*Task instructions:*
1. Answer these questions using the article on VAST's Ceres data enclosure:
(a) What title does Jeff Denworth hold at VAST?
(b) Which protocols do the front-end IO servers use to communicate with requesting application servers?
(c) How many Optane or other storage-class memory drives does the current chassis contain, and what is the capacity of each?
2. Copy the article on VAST's Ceres data enclosure between "The aim is to" and "available with Ceres.", inclusive, replacing "DPUs" with "data processing units".
3. Carry on writing the article on VAST's Ceres data enclosure from the point where the passage ends.

*Reading passage:*
——————————

VAST CMO Jeff Denworth said: “While explosive data growth continues to overwhelm organizations who are increasingly challenged to find value in vast reserves of data, Ceres enables customers to realize a future of at-scale AI and analytics on all of their data as they build to SuperPOD scale and beyond.”

The aim is to enable faster processing of huge datasets while saving power as the DPUs use less than existing IO modules. The long ruler format opens the door to higher capacity enclosures in the future, possibly double or even more than what is initially available with Ceres. 

VAST’s hardware architecture relies on front-end stateless IO servers (Cnodes) communicating with requesting application servers using NFS or S3 protocols. These IO servers link to NMVe drives in back-end data enclosures across an NVMe-oF link. The current VAST data enclosure has two active-active IO modules, each with two Intel CPUs, in a 2RU chassis holding 44 x 15.36TB or 30.72TB U.2 format Intel SSDs, totaling 675TB or 1,350TB of raw capacity. These drives use QLC (4 bits/cell) NAND. The chassis also contains 12 x 1.5TB Optane or other storage-class memory (SCM) drives for caching and consolidating write data before striping it across the SSDs. The data enclosure delivers up to 40GB/sec of bandwidth across 4 x 100GbitE or 4 x EDR (100Gbit) IB connections.

——————————

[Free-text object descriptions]
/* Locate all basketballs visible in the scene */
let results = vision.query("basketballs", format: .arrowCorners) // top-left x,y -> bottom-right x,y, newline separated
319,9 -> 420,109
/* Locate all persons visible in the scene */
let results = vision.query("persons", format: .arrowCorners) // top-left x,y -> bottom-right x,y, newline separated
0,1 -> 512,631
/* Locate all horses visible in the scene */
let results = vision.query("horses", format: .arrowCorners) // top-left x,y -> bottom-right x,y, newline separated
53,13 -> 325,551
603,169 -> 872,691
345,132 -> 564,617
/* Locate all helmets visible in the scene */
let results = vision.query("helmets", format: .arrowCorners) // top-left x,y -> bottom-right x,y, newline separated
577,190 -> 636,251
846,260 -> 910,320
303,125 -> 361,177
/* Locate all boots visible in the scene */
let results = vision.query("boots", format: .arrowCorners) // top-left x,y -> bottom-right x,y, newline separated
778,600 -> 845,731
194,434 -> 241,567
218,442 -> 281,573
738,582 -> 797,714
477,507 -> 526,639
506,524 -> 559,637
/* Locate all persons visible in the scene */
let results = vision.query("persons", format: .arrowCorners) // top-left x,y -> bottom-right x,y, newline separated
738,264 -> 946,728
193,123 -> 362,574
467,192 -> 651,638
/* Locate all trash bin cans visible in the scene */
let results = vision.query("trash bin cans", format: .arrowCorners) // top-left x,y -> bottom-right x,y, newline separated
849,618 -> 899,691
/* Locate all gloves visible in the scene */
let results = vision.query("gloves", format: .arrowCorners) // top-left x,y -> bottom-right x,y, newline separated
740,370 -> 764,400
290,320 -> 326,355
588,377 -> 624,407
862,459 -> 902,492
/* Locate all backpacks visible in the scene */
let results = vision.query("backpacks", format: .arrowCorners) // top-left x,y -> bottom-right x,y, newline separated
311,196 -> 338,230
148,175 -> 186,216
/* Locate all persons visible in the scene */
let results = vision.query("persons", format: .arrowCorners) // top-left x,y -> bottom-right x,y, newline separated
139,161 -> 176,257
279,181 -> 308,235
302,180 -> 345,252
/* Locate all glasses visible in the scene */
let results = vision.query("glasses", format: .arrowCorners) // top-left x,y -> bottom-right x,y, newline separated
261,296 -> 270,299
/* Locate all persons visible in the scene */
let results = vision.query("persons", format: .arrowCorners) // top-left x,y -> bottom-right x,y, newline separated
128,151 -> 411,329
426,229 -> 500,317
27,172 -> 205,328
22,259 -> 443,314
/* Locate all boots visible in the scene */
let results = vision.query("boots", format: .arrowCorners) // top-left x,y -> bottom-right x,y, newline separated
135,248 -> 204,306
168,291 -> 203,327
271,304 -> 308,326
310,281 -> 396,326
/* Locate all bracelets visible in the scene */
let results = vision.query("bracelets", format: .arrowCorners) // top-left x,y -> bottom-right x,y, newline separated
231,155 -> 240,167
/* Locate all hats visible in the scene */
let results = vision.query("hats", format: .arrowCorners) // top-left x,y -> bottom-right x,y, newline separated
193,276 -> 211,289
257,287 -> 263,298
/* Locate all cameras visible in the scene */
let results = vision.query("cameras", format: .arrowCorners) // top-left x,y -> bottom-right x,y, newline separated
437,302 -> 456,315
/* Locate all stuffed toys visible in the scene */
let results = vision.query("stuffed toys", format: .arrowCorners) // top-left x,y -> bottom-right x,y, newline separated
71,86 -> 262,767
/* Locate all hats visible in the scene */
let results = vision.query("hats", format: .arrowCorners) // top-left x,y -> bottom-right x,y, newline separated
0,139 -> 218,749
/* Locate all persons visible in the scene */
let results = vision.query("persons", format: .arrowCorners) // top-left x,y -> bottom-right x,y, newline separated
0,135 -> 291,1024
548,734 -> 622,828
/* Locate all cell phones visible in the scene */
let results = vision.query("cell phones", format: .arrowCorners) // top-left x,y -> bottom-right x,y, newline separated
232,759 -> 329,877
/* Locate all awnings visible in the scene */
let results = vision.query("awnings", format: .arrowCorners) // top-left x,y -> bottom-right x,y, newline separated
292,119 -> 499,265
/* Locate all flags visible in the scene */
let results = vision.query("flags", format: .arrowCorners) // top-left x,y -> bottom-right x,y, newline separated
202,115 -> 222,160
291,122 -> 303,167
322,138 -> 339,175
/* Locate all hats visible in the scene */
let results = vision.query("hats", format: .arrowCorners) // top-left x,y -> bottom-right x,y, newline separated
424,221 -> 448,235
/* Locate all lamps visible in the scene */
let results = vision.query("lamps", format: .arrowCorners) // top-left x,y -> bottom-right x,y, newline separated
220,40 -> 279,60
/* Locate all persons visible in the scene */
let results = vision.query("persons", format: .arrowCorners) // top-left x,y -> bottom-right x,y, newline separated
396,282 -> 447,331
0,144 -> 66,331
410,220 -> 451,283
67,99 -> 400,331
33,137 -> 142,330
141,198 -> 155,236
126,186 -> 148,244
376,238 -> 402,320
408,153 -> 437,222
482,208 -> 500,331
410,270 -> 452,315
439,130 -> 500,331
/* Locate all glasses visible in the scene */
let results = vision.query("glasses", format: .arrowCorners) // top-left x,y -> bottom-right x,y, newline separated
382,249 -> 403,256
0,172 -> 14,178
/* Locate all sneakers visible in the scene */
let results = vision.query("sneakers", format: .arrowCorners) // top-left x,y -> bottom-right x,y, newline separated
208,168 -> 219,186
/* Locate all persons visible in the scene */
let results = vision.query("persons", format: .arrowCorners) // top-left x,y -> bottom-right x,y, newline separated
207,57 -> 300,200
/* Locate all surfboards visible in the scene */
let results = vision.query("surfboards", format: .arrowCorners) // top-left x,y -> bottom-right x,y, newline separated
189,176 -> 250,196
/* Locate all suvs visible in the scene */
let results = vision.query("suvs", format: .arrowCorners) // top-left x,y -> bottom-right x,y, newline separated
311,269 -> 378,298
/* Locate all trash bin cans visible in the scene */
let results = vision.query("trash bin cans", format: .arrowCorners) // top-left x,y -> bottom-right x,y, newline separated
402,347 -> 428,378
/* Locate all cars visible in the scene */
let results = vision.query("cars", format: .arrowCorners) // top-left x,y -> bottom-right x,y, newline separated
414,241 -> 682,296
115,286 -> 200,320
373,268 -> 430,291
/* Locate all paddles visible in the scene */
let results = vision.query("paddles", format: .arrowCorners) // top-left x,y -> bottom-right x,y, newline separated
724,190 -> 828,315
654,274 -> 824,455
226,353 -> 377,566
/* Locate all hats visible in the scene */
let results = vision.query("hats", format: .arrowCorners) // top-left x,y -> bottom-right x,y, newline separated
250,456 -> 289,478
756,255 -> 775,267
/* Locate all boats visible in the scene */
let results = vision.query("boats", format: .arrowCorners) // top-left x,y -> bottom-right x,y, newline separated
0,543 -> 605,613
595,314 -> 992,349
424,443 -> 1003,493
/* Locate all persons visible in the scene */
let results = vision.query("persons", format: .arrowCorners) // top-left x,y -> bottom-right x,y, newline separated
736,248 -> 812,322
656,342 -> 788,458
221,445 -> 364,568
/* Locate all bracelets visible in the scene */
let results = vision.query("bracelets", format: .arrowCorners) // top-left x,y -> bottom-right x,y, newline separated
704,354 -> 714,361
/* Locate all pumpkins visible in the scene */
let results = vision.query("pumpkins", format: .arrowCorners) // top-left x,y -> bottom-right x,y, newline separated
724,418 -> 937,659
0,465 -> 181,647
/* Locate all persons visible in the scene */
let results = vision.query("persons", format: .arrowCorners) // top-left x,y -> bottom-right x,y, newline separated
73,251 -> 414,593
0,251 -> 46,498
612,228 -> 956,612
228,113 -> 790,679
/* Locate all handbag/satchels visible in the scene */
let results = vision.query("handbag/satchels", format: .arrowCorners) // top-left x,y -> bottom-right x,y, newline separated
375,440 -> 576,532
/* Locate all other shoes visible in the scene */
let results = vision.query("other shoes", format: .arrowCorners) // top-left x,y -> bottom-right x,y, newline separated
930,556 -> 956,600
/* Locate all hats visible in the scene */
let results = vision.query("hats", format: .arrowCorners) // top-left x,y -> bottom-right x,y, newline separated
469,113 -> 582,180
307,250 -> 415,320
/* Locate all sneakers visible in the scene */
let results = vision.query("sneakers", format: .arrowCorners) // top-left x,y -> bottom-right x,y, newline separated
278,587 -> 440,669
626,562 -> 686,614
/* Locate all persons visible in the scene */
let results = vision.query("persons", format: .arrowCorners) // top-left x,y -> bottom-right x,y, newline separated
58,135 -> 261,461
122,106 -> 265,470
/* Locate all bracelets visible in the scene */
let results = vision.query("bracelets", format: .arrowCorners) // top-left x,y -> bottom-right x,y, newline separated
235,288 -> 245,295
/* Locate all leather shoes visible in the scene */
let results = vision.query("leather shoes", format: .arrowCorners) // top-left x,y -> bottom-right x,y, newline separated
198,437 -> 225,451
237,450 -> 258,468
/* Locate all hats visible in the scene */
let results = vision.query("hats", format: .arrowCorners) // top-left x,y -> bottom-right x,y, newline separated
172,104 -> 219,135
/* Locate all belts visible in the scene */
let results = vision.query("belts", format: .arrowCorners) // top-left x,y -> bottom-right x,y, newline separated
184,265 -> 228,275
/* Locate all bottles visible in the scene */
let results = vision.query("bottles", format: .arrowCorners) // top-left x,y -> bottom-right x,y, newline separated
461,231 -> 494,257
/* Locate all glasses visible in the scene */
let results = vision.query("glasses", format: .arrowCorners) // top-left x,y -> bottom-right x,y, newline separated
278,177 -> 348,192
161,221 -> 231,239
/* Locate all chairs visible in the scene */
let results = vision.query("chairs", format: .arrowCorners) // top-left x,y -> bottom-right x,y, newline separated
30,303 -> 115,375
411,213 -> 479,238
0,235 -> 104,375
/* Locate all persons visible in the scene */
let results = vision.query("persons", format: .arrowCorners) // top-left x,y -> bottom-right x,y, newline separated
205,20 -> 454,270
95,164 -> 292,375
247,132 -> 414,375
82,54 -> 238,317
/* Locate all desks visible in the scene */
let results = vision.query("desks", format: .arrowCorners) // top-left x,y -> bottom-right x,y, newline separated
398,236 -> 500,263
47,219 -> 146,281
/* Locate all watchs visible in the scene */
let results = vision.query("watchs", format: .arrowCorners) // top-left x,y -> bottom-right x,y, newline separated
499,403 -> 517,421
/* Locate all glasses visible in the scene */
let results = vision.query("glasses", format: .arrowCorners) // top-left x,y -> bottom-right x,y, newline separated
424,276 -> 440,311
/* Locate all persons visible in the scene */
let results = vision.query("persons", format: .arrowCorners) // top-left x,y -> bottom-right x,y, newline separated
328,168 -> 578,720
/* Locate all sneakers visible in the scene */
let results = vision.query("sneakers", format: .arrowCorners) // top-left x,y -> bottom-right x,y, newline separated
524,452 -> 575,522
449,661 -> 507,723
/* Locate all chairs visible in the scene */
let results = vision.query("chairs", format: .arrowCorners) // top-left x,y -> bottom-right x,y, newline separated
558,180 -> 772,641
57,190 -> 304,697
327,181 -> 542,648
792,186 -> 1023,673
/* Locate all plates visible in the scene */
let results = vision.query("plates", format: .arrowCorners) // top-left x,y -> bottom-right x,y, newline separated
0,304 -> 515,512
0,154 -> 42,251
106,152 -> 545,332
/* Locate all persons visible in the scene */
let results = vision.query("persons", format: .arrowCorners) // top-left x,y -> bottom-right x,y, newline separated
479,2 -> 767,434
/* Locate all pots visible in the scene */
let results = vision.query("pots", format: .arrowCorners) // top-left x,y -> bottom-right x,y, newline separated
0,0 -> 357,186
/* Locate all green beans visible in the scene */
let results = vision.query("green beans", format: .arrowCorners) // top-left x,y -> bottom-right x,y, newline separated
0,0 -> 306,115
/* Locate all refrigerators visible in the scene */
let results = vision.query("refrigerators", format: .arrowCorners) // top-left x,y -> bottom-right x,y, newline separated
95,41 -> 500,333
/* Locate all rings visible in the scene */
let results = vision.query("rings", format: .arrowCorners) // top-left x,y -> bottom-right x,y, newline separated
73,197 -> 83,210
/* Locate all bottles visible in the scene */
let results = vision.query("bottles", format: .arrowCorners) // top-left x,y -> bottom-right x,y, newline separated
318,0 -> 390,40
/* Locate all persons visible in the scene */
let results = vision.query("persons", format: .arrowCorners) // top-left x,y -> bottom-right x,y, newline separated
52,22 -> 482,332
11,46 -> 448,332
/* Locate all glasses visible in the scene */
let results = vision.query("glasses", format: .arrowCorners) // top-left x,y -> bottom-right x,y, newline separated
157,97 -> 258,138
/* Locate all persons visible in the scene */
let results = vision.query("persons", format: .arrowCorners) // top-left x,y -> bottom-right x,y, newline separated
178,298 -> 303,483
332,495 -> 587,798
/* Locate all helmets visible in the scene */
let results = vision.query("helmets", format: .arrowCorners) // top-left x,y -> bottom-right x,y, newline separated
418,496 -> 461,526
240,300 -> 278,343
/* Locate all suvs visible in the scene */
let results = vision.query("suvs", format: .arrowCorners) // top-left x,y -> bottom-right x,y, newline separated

——————————

*Task-by-task answers:*
1.
(a) CMO
(b) NFS or S3
(c) 12 drives, each 1.5TB

2.
The aim is to enable faster processing of huge datasets while saving power as the data processing units use less than existing IO modules. The long ruler format opens the door to higher capacity enclosures in the future, possibly double or even more than what is initially available with Ceres.

3.
Ceres

Ceres is half the size of the existing data chassis, being 1RU in thickness, and contains up to 22 x E1.L 9.5mm drives in the same 15.36 or 30.72TB capacities, again using QLC NAND, totaling 675.84TB of maximum raw capacity. The starting capacity is 338TB. We understand these are Solidigm D5-P5316 drives using 144-layer 3D NAND with a PCIe Gen 4.0 interface. VAST says its data reduction algorithms can provide an effective 2PB of capacity per Ceres box.

VAST Data 1RU Ceres data enclosure
VAST Data 1RU Ceres data enclosure

There are four ARM-powered BlueField-1 BF1600 DPUs, which replace the two existing Intel-driven IO modules and provide more than 60GB/sec of network capacity. VAST tells us: “There’s some VAST code for authentication and connection setup running on the Bluefield ARM cores but it’s limited.”

Also: “Under normal conditions each Bluefield connects 1/4th of the Ceres SSDs (both SCM and QLC) to the fabric in a 4 way active-active config.” Each BF1600 has PCIe gen 4 x 16 connectivity.

VAST will eventually move to using BlueField-3 DPUs.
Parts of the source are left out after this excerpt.